Aim of the exercise. Up to and including the line that contains "Glückstadt from above", repeat the entries below exactly from the first line on. Do not carry over any pictures.

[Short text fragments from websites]
-.-.-

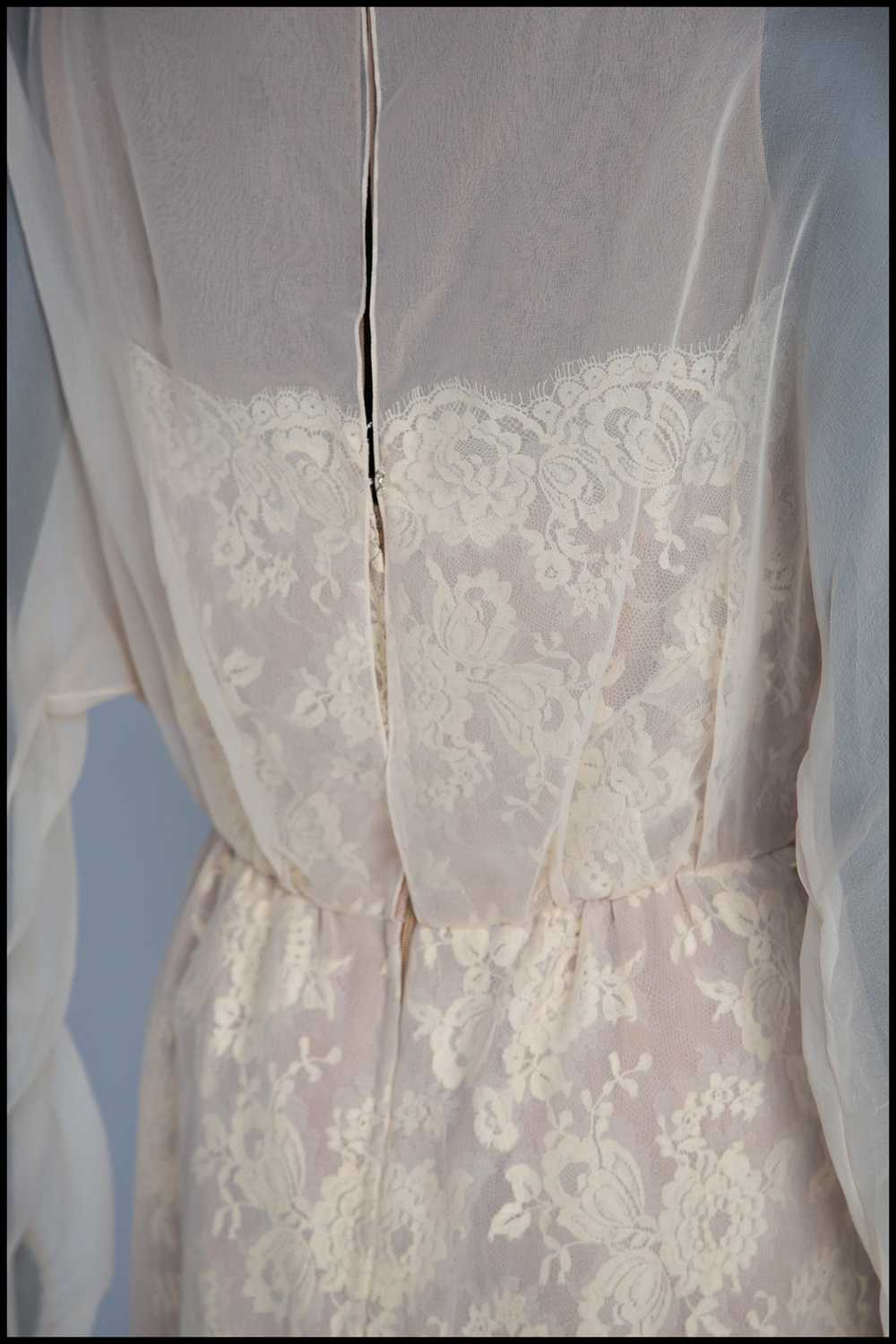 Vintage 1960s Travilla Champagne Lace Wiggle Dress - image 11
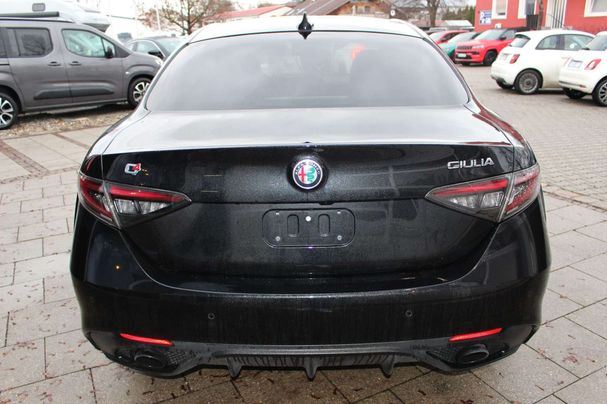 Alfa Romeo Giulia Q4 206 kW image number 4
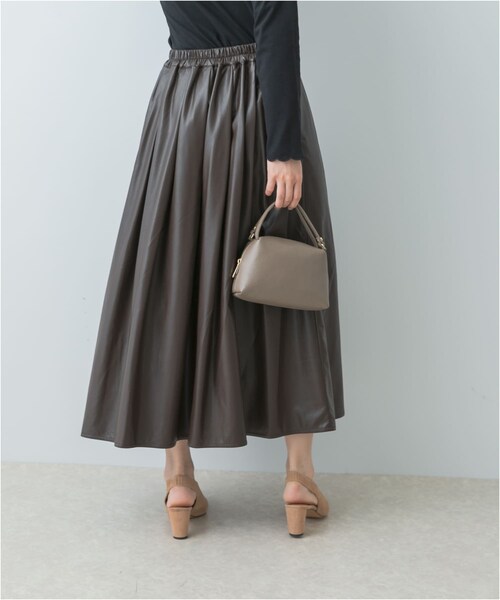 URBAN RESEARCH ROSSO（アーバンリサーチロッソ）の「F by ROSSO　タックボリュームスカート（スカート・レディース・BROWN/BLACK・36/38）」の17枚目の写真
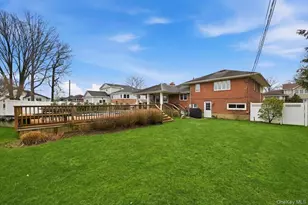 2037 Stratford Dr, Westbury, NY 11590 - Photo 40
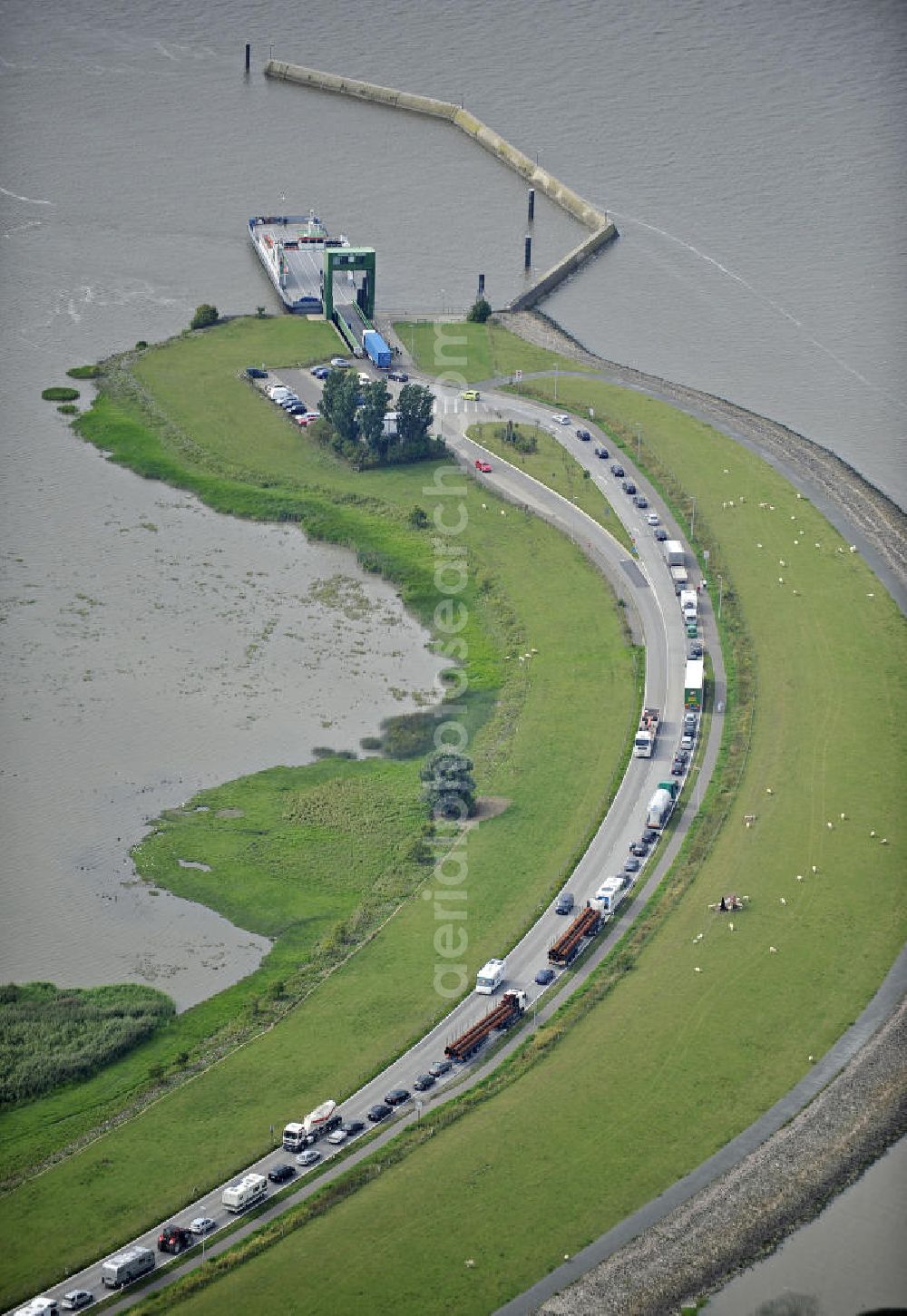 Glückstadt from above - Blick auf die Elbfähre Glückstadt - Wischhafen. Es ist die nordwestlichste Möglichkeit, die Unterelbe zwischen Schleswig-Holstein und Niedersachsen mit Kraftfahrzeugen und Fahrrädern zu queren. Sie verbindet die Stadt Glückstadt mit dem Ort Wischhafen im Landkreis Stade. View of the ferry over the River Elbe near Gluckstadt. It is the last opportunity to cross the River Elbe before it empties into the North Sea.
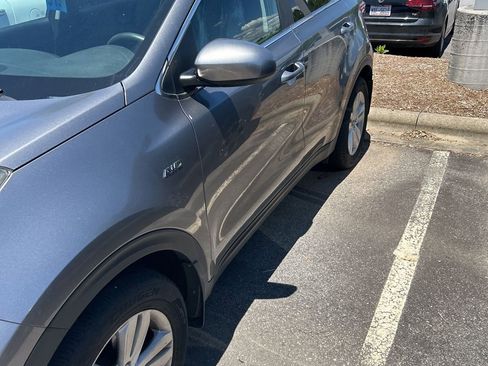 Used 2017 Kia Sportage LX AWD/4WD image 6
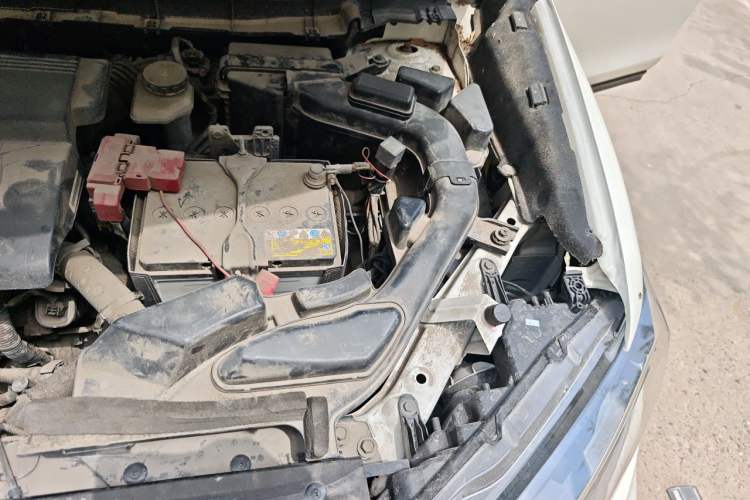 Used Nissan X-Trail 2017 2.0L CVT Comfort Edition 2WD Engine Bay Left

-.-.-

Answer to this problem.
 Vintage 1960s Travilla Champagne Lace Wiggle Dress - image 11
 Alfa Romeo Giulia Q4 206 kW image number 4
 URBAN RESEARCH ROSSO（アーバンリサーチロッソ）の「F by ROSSO　タックボリュームスカート（スカート・レディース・BROWN/BLACK・36/38）」の17枚目の写真
 2037 Stratford Dr, Westbury, NY 11590 - Photo 40
 Glückstadt from above - Blick auf die Elbfähre Glückstadt - Wischhafen. Es ist die nordwestlichste Möglichkeit, die Unterelbe zwischen Schleswig-Holstein und Niedersachsen mit Kraftfahrzeugen und Fahrrädern zu queren. Sie verbindet die Stadt Glückstadt mit dem Ort Wischhafen im Landkreis Stade. View of the ferry over the River Elbe near Gluckstadt. It is the last opportunity to cross the River Elbe before it empties into the North Sea.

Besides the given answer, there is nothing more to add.